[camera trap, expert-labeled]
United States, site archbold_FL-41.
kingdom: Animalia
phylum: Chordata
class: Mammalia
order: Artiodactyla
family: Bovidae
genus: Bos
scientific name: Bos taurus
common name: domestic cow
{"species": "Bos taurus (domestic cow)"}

--------------------

Please return all of the entries exactly as they were given.

[camera trap, expert-labeled]
United States, site archbold_FL-41.
kingdom: Animalia
phylum: Chordata
class: Mammalia
order: Artiodactyla
family: Bovidae
genus: Bos
scientific name: Bos taurus
common name: domestic cow
{"species": "Bos taurus (domestic cow)"}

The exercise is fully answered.